Familial cerebral cavernous malformation syndrome

Case contribution: Dr. Radhiana Hassan

Clinical:

  • A 39 years old female
  • Initial presentation 4 years ago with right paraesthesia and left upper and lower limb weakness.
  • MRI Brain showed multiages non traumatic intracranial haemorrhages and haematomyelia with upper cervical cord oedema.
  • Claimed symptoms resolved after 6 months. Plan to repeat mri but pt defaulted subsequently.
  • Then presented again early this year with gradual worsening of right paraesthesia and left sided weakness.
  • Neurology power over the left upper and lower limb 4/5, hyperreflexia and sensation intact.

MRI findings:

  • MRI of brain and spine shows multiple lesions in the brain parenchyma and spinal cord (yellow arrows)
  • These lesions are not well seen on T1, heterogenous on T2, not enhanced post contrast with blooming artifact on Hemo sequences
  • These lesions are of varying ages, no surrounding oedema is seen
  • The larger lesions show characteristic popcorn/mulberry appearance on T2-weighted images

Diagnosis: Multiple cavernomas/familial cavernomas

Discussion:

  • Cerebral cavernous malformations are multiple mulberry-like distended caverns of dilated thin-walled capillaries without the normal intervening brain parenchymal architecture. It is often surrounded by hemosiderin representing remote oozing due to abnormal capillaries
  • CCM is the second most common vascular malformations of CNS after DVA.
  • It is commonly seen at supratentorial cerebri and spinal cord involvement is rare.
  • The mean age of presentation is around 37 years, however it can present at any age. It has been reported to be higher incidence in certain ethnic (Hispanic population).
  • There are 3 protein-encoding genes (CCM1, CCM2 and CCM3) known to cause familial CCM. Mutation in these genes is sufficient for causing the disease.
  • Familial CCM is defined as the presence of multiple CCM (typically five or more). Diagnostic criteria (at least one of the following)
    • Presence of multiple CCM (5 or more)
    • The occurrence of CCM in at least 2 members of a family
    • The presence of mutation in one of three genes causing FCCM
  • In familial CCM, about 20-50% of cases remain asymptomatic and are incidentally found during imaging.
  • The recurrent microhemorrhages in CCM that result in nearby deposition of hemosiderin and gliosis and inflammation around the lesion are believed to be the cause of seizures in CCM patients.
  • An annual ICH risk of 1.5% to 4.6% among the patients and ICH risk of 0.1% to 1.4% for each lesion per year. An overall ICH risk of 15.8% has been estimated for CCM patients with the yearly risk of recurring ICH decreasing with every passing year.
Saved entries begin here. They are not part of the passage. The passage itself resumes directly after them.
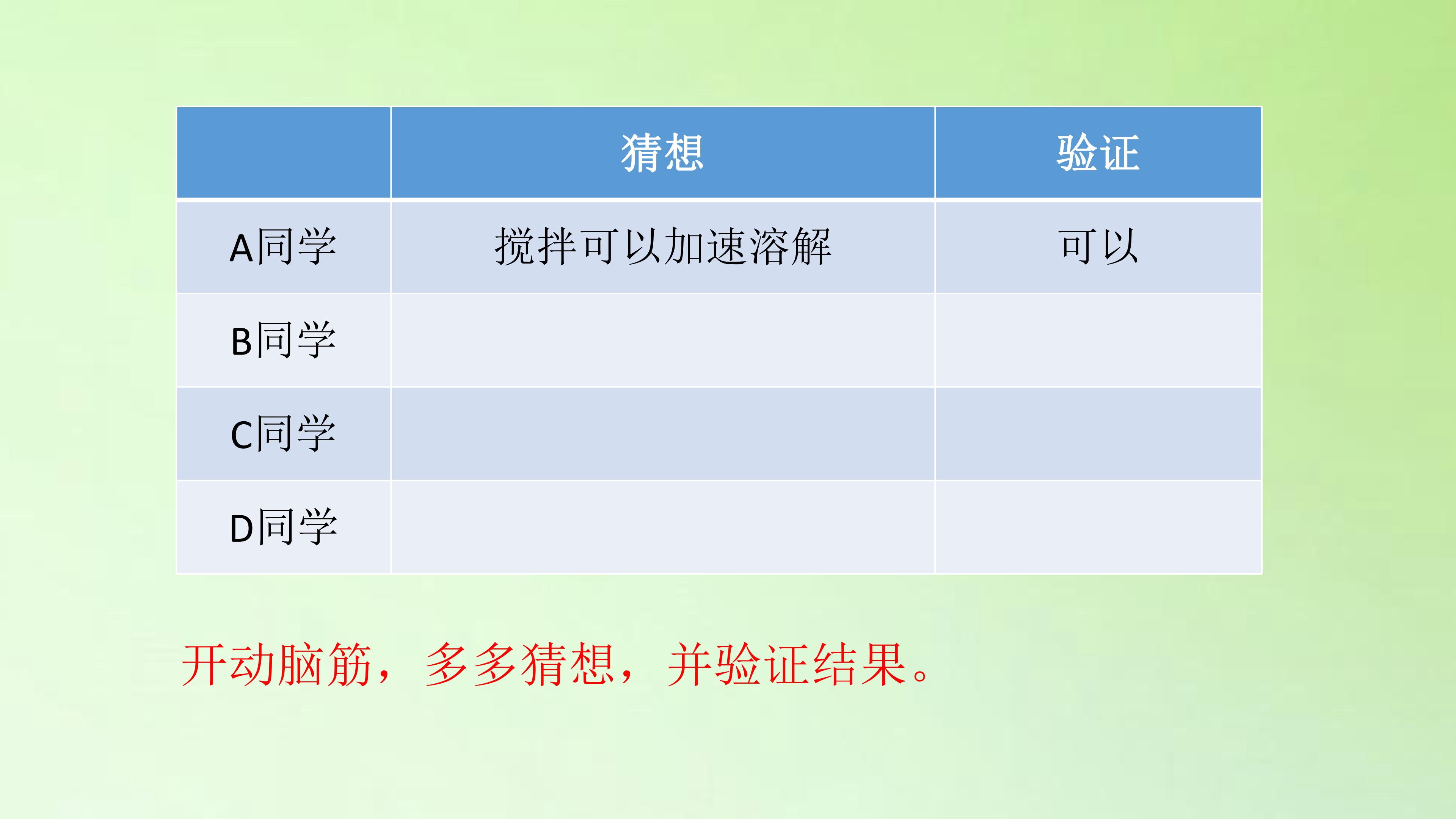 | | 猜想 | 验证 |
|---|---|---|
| A同学 | 搅拌可以加速溶解 | 可以 |
| B同学 | | |
| C同学 | | |
| D同学 | | |

开动脑筋，多多猜想，并验证结果。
This is an important factor to consider best treatment option for patients.
  • Diagnosis of CCMs can be a challenge as compared with other vascular diseases.
  • They are not detectable on cerebral angiography as catheter angiography can only identify potential abnormal venous flow associated with CCMs.
  • Similarly, small lesions may not be detected on computed tomography scan.
  • Hence, magnetic resonance imaging (MRI) is the modality of choice for evaluating CCMs.
  • MRI sequences should include typical T1- and T2-weighted sequences including T2 FLAIR and T2* sequences, preferably including susceptibility-weighted imaging (SWI) or similar susceptibility-sensitive sequence. T2*-weighted gradient recalled echo sequences are more sensitive for smaller CCMs than conventional T2 sequences
  • It is recommended that the MRI of suspected CCMs in brain and/or spinal cord should include SWI of the brain to confirm the lesion and evaluate for DVAs.
  • If imaging studies reveal a solitary CCM associated with a DVA, there is more likelihood of a diagnosis of sporadic CCM, though, FCCM can rarely be associated with DVAs as well.